Governance, Democracy and Sustainable Development

Governance, Democracy and Sustainable Development

Moving Beyond the Impasse

Edited by James Meadowcroft, Oluf Langhelle and Audun Ruud

The contributors explore the difficulties developed countries are experiencing in coming to terms with environmental limits and the resultant challenges to the democratic polity. They engage with different dimensions of the governance challenge including norms, public attitudes, citizen engagement, political conflict, policy design, and implementation, and with a range of environmental problems such as climate change, biodiversity/nature protection, and water management. The book concludes with an essay by William Lafferty that explores the flawed character of the contemporary democratic polity and offers his reflections on possible pathways to reform.

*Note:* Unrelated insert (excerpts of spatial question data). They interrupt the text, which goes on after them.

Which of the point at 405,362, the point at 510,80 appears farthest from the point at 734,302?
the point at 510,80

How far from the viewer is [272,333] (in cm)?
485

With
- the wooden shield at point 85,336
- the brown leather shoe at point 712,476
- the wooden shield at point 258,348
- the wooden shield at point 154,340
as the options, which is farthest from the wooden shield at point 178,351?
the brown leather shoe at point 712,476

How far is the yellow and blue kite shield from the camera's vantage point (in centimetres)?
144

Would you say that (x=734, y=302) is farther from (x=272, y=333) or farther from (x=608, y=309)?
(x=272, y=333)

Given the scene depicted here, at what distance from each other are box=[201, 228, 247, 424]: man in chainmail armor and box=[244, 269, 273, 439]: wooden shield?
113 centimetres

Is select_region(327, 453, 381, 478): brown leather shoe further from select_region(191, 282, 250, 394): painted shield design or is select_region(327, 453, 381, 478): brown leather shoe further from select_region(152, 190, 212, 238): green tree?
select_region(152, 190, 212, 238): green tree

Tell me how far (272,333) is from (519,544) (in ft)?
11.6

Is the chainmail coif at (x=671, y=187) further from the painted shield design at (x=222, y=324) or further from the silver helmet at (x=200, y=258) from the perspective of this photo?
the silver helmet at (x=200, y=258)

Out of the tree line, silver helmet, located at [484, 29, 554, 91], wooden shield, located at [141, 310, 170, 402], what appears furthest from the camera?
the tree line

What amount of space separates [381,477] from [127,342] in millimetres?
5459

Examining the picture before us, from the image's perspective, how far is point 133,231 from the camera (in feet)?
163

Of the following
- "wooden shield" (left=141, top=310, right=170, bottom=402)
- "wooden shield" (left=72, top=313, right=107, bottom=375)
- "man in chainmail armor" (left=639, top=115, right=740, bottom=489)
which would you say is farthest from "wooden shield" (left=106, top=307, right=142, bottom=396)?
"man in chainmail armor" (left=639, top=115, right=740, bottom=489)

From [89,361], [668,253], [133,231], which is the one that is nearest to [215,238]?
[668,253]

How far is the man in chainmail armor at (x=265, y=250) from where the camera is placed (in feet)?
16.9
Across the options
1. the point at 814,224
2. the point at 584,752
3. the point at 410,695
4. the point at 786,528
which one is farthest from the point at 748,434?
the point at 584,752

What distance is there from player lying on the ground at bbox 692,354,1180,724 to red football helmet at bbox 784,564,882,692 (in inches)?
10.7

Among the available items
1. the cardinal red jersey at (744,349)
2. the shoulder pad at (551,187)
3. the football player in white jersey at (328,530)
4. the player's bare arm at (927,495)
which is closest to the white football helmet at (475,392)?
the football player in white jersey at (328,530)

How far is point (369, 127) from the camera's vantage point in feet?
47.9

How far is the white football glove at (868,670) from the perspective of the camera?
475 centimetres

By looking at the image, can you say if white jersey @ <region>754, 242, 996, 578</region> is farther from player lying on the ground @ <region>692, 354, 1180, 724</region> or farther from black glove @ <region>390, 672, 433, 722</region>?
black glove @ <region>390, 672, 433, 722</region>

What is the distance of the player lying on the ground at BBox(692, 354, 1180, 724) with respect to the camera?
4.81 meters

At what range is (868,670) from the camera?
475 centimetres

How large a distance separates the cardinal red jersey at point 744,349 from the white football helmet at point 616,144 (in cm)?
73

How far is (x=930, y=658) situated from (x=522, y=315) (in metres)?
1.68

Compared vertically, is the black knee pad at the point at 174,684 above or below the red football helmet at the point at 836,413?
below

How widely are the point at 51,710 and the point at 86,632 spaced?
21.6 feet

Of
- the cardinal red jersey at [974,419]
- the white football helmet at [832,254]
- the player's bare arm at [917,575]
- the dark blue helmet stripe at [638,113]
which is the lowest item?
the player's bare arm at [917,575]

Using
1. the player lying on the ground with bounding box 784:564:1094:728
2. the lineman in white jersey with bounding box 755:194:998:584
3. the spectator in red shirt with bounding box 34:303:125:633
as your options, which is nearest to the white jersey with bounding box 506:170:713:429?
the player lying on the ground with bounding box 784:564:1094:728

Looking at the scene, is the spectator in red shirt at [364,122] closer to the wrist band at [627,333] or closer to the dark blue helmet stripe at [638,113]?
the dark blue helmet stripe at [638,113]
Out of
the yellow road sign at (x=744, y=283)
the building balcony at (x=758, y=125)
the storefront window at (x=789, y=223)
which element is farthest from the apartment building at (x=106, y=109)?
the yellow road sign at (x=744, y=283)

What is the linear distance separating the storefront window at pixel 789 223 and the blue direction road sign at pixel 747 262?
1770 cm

Chapter 10: Breaking the impasse on global environmental protection

Miranda A. Schreurs

Subjects: environment, environmental politics and policy, politics and public policy, environmental politics and policy, public policy, regulation and governance

Extract

The United Nations Conference on Sustainable Development (Rio+20) in June 2012 marked several important anniversaries. It has been 40 years since the United Nations Conference on the Human Environment (UNCHE) was held in Stockholm, 20 years since the UN Conference on Environment and Development (UNCED) was convened in Rio de Janeiro in 1992, and 10 years since the World Summit on Sustainable Development (WSSD) took place in Johannesburg in 2002. It is an appropriate time to reflect on what has been accomplished, what remains neglected, where the barriers to action lie, and what can be done to overcome obstacles to progress on addressing pressing sustainability challenges. At this juncture it is clear that at the international level, as well as within many national jurisdictions, only halting progress is being made at fulfilling the numerous sustainable development and environmental objectives that have been set in the past. Globally, the environment is in an increasingly precarious state. Rather than this reality galvanizing states into action, fatigue appears to be setting in with relation to the creation of new international environmental agreements and the implementation of several existing ones. The formation of environmental regimes was at the core of international political activities for several decades and there are now several hundred international environmental agreements. Yet, there has been frustratingly slow progress in relation to numerous pressing international environmental problems–including climate change, biodiversity loss, deforestation, ocean pollution and fisheries depletion, among others.